With freshman already here, and the rest of the 6,000 member Lehigh University student body converging on Bethlehem over the weekend, city officials announced Thursday that enforcement of trash and other neighborhood nuisance issues will be stepped up over the weekend.
Chief Code and Housing Office Michael Palos will personally be making the rounds in the SouthSide neighborhood around the college to ensure city ordinances are followed by the incoming student population.
“He's going to be warning students about trash and citing those where the situation isn't resolved,” Mayor John Callahan said at a press conference held at Packer and Birkel avenues, on the edge of the campus.
For the first time, due a recent city ordinance change, tenants can be fined directly for trash at their rented dwellings.
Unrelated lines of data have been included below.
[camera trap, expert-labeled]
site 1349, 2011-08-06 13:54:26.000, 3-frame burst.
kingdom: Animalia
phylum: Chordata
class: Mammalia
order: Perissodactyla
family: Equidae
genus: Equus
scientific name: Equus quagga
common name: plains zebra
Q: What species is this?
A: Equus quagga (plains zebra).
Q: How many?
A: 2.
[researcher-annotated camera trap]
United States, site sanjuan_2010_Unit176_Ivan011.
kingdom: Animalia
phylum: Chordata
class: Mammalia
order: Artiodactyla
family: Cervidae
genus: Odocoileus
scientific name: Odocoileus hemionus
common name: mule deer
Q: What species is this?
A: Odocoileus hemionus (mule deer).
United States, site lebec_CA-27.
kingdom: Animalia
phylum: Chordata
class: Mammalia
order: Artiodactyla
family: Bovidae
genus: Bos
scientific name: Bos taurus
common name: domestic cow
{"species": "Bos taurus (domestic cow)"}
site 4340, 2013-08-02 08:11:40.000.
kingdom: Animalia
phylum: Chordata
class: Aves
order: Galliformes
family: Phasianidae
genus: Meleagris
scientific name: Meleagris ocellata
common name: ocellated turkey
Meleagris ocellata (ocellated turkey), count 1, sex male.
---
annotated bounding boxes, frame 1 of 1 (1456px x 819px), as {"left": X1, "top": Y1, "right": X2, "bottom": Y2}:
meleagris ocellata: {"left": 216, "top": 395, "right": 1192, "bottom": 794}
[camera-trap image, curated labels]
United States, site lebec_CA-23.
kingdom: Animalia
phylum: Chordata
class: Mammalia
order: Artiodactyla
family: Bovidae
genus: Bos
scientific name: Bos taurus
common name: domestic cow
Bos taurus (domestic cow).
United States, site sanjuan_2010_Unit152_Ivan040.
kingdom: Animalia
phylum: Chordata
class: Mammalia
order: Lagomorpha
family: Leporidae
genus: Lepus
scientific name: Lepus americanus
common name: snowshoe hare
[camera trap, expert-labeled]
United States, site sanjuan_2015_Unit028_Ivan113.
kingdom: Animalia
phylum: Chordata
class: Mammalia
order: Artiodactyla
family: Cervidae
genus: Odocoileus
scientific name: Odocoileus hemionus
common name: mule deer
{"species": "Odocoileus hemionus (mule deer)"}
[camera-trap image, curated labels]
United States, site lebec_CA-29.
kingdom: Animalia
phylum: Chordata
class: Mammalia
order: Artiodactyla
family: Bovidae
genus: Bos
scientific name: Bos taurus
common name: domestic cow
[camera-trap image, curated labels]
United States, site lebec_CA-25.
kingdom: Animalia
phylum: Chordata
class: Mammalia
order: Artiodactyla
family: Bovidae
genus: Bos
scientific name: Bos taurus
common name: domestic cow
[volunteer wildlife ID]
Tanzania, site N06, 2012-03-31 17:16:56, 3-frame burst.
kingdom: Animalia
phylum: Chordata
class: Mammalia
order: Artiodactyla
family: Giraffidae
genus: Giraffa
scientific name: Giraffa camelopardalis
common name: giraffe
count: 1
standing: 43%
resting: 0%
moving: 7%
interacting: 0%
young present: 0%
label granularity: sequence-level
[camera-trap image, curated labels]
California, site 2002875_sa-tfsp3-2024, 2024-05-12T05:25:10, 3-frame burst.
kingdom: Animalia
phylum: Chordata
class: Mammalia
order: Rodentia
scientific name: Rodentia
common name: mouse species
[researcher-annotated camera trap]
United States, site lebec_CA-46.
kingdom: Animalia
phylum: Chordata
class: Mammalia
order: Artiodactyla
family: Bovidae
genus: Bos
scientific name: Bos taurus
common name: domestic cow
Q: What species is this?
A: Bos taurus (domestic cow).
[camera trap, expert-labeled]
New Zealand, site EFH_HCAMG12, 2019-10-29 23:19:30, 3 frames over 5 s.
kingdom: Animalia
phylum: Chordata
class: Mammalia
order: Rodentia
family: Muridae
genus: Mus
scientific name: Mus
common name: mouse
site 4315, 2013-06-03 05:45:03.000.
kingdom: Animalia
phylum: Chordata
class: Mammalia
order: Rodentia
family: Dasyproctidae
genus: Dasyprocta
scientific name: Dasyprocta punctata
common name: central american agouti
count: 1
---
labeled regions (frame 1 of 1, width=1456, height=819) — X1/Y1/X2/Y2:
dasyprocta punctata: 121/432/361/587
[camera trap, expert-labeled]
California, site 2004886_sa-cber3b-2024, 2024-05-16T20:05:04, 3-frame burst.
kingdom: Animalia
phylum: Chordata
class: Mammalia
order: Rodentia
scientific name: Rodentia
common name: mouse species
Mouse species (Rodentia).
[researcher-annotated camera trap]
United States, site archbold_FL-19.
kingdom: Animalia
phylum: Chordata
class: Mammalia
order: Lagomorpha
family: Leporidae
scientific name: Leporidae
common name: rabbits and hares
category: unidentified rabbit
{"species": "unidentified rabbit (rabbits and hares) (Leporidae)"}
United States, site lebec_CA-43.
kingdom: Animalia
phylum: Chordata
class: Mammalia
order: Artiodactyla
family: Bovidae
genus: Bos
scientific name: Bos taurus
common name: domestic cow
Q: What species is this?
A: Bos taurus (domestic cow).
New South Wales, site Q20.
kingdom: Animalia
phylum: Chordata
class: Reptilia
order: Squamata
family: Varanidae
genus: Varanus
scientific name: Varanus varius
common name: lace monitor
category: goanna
Previously, only landlords were cited.
The fines which are $200 for a first offense, $500 for the second and $1,000 for the third, are deliberately high and meant to deter the behavior, Palos said, adding that citing the landlords for tenant behavior is ineffectual and unfair.
“Our hope is that when we talk to the kids, they'll comply,” Palos said. “Now knowing they'll be ... fined, we would hope word gets out.”
“Hopefully, the community will appreciate the efforts,” he added.
City ordinances have also been changed to require one trash can and one recycling can per tenant instead of per unit, Callahan said.
“More tenants means more garbage and that trash should be disposed of in a container, not bags which can tear and lead to litter scattered around the streets,” he said.
“We are taking a very proactive approach to both education and enforcement,” he added.
In addition to the code officer, the city plans to step up both police bike and foot patrols in the area, Callahan said.
Lehigh University's Dale Kochard, assistant vice president of Community and Regional Affairs at Lehich, said the college tries to educate the students to be good neighbors, and stands behind the city's efforts.
“We do inform them we will hold them accountable for their actions in the community,” Kochard said.
To help with the potential garbage problem, the university is providing dumpsters for student use at the edge of campus and encouraging them to use them, he added.
Lehigh also plans a “Hawkwatch” program, similar to a block watch, and engaging students on subjects such as how to report a crime, Kochard said.
“We plan to engage the students,” he said.
Despite the plan for increased enforcement, Callahan said he welcomes the students and hopes they will get to explore other parts of Bethlehem away from the Lehigh Campus as well.